É difícil entrar na 1804 books e não imaginar que estamos em um conto do chileno Roberto Bolaño - com sua reflexão sobre a condição frágil de todos nós, latino-americanos imigrantes. Sério, o local parece saído de um dos contos de Putas Assassinas. A Drama me remeteu à literatura noir, especialmente à obra de Dorothy B. Hughes, sobre a qual ando encantado. Enxerguei ali, décadas atrás, os cruéis criminosos de Hughes, usando sobretudo e chapéu, maturando, febris como os personagens de José Lins do Rego, ressentimentos e vinganças.
A Cloak é mais Conan Doyle do que Rubem Fonseca, então não só pensei em Agatha Christie, mas em Don Isidro Parodi, personagem criado por meus parças Borges & Bioy.
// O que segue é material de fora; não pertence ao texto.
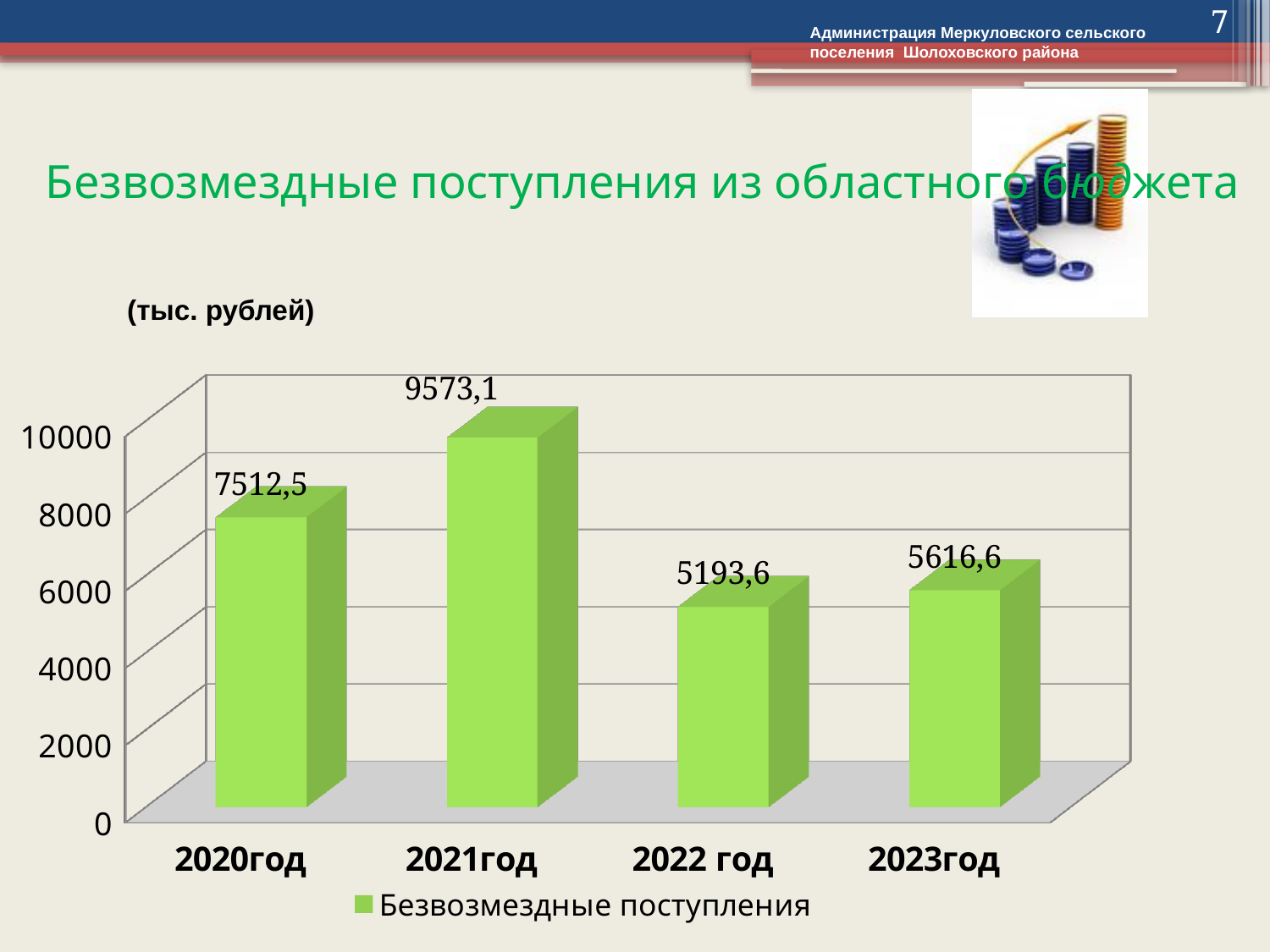
What is the difference between the values for 2023год and 2022 год? 423 Which year has the lowest value? 2022 год What kind of chart is shown on the slide? bar chart Which is larger, the value for 2020год or the value for 2023год? 2020год What is the value for 2022 год? 5193,6 Which year has the highest value? 2021год What is the value for 2021год? 9573,1 What is the difference between the values for 2021год and 2020год? 2060,6 What series name does the legend show? Безвозмездные поступления What is the value for 2020год? 7512,5 How many years are shown on the x axis? 4 Is the value for 2023год greater or less than 6000? less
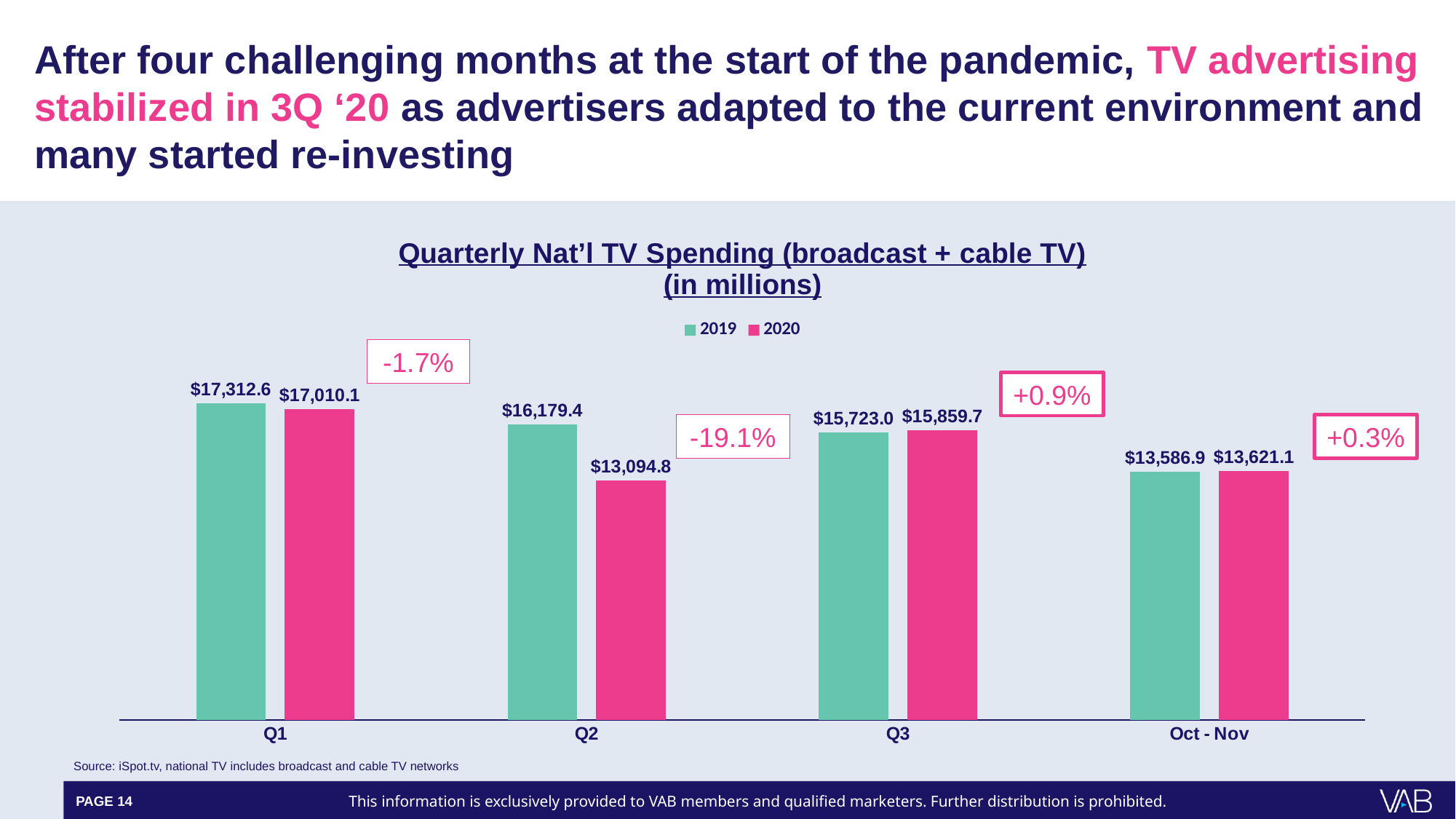
What is the 2020 value for Q3? $15,859.7 How many series does the legend list? 2 Which category has the lowest 2020 value? Q2 Which category has the highest 2019 value? Q1 Which is larger for Q3, the 2019 value or the 2020 value? 2020 What is the 2020 value for Oct - Nov? $13,621.1 What is the 2019 value for Q2? $16,179.4 Do the 2019 values rise or fall from Q1 to Oct - Nov? Fall What percentage change is shown in the box next to the Q2 bars? -19.1% What type of chart is shown on the slide? Bar chart What is the difference between the 2019 and 2020 values for Q2? $3,084.6 How many categories are shown on the x axis? 4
Barbeiro injustamente preso, ele resolve crimes usando somente seu intelecto e os relatos que ouve a respeito deles. Pensei em Don Isidro na hora em que conversei com o dono da livraria, um senhor de idade avançada e com problemas de locomoção. Não tenho dúvidas de que, de dentro da sua livraria, cercado de livros sobre mistérios e sangue derramado, ele resolve todos os crimes mais complicados de New Jersey.
Hoje tivemos confissões sobre escrita e um pouco de turismo literário.
Estou pegando bem o ritmo do meu livro novo de ensaios, então talvez eu só volte aqui em 15 dias. Vamos ver como caminha. Ando meio obcecado e fico chateado com qualquer compromisso (e continuam aparecendo) aqui ou do Brasil que de alguma forma me impeça de mexer nele. Por isso, devo ficar este fim de semana quieto em Princeton, sem o tradicional bate-e-volta semanal para NYC.
Hoje (04/05), aliás, é Star Wars Day. May The Force Be With You.
Um ótimo fim de semana para vocês!
C.
Gostei demais da descrição das livrarias. Seria ótimo se todas fossem indicadas a partir das sensações que despertam.
Caramba, não conhecia a Drama Book Shop! Já coloquei no Google Maps pra dar uma olhada quando estiver por aqueles lados. Não associo aquele pedaço de Midtown com a calma de uma livraria, vai ver já passei apressada por lá várias vezes e não percebi.